Он не помнил, как она вышла, и на несколько часов провалился в забытье; когда очнулся, была уже ночь, и Клингенмайер отпаивал его кислым мексиканским чаем.
— Кризис как будто миновал, — говорил он важно, — и теперь я уж не сомневаюсь — вы по эту сторону.
— То-то и жаль. Скажите, приходила она?
— Даже если она за вами и приходила, — по-своему понял его Клингенмайер, — то на этот раз ушла без добычи. Как говорится, жизнь опять победила смерть неизвестным науке способом! Впрочем, наши травы и соли тоже кое-чего стоят, и этот волшебный чай… Пейте волшебный чай! Он так и не узнал никогда, приходила она или нет.
28
И тем не менее, словно действительно сама жизнь пришла к нему, чтобы против его воли вытащить с того света, — с июля он начал поправляться. Ять понимал теперь, что такое настоящее истощение и подлинная потеря рассудка. Он смутно помнил последний месяц перед тем, как слечь, — только чернело огромное пятно в памяти, и он сам предпочитал до поры не трогать его. Милосердный Клингенмайер упорно прерывал любые разговоры на эту тему: не знаю, помилуйте, о чем вы? Ять читал газеты — и не находил в них ничего; да и газеты были такие, что читать их он почти не мог. «Путь» закрыли, «Речь» не возобновляли, «Знамя труда» уничтожили после таинственных событий в Кронштадте, о которых он знал мало — да и никто не знал достоверно. Собственно, он и не жил в то холодное лето. Жило его тело, словно радовавшееся тому, что разум спит. Оно могло теперь вдоволь наслаждаться скупым теплом, лиственным шумом, чахлой зеленью, каждым куском черного хлеба с вкраплениями жмыха, — и если прежде солнце, еда, запах мокрой пыли будили его мысль и питали ее, то теперь, напротив, все поспешно восстанавливаемые силы уходили только на то, чтобы не помнить, не думать, замкнуть слух.
Теперь он вглядывался в дома, в узор ветвей, трещины коры, в блеклые городские левкои, в медленно разрушающуюся Петроградскую сторону, в ржавые трамваи, так и стоявшие без движения в своих тупиках; люди редко занимали его.

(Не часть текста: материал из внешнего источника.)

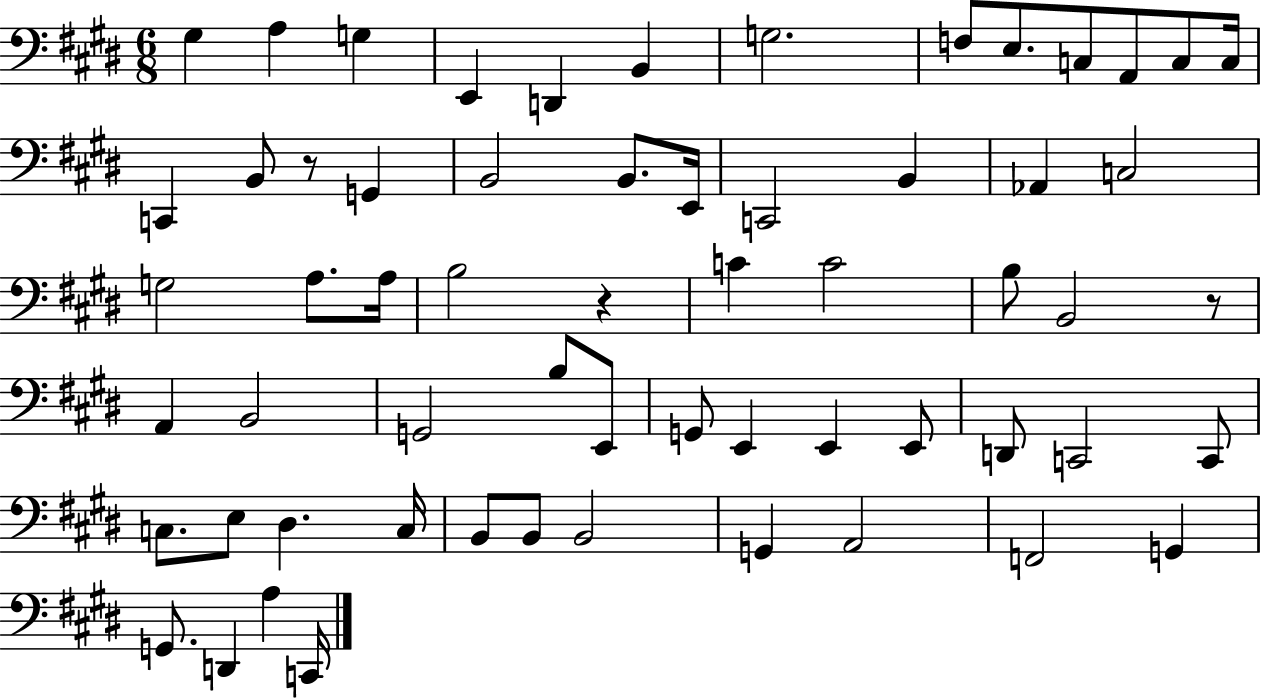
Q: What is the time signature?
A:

Он ходил по городу, как тень, и чувствовал себя почти незаметным. И на него в самом деле никто не смотрел, а кто замечал — принимал за солдата. Едва отросшие волосы, обвисшие усы, черное пальто, явно слишком широкое для него, словно только что по возвращении с фронта купленное на Сенном, а то и снятое с позднего прохожего, — так; выглядели многие в Петрограде восемнадцатого года; и его не трогали потому, что все самое главное с ним было уже сделано. Так он чувствовал. Что-то, составлявшее собственно Ятя, что-то, отличавшее его от прочих и делавшее повсюду изгоем, во время болезни умерло. Есть одно, что в ней скончалось безвозвратно. Эти строчки он помнил, но о чем там речь — толком не понимал.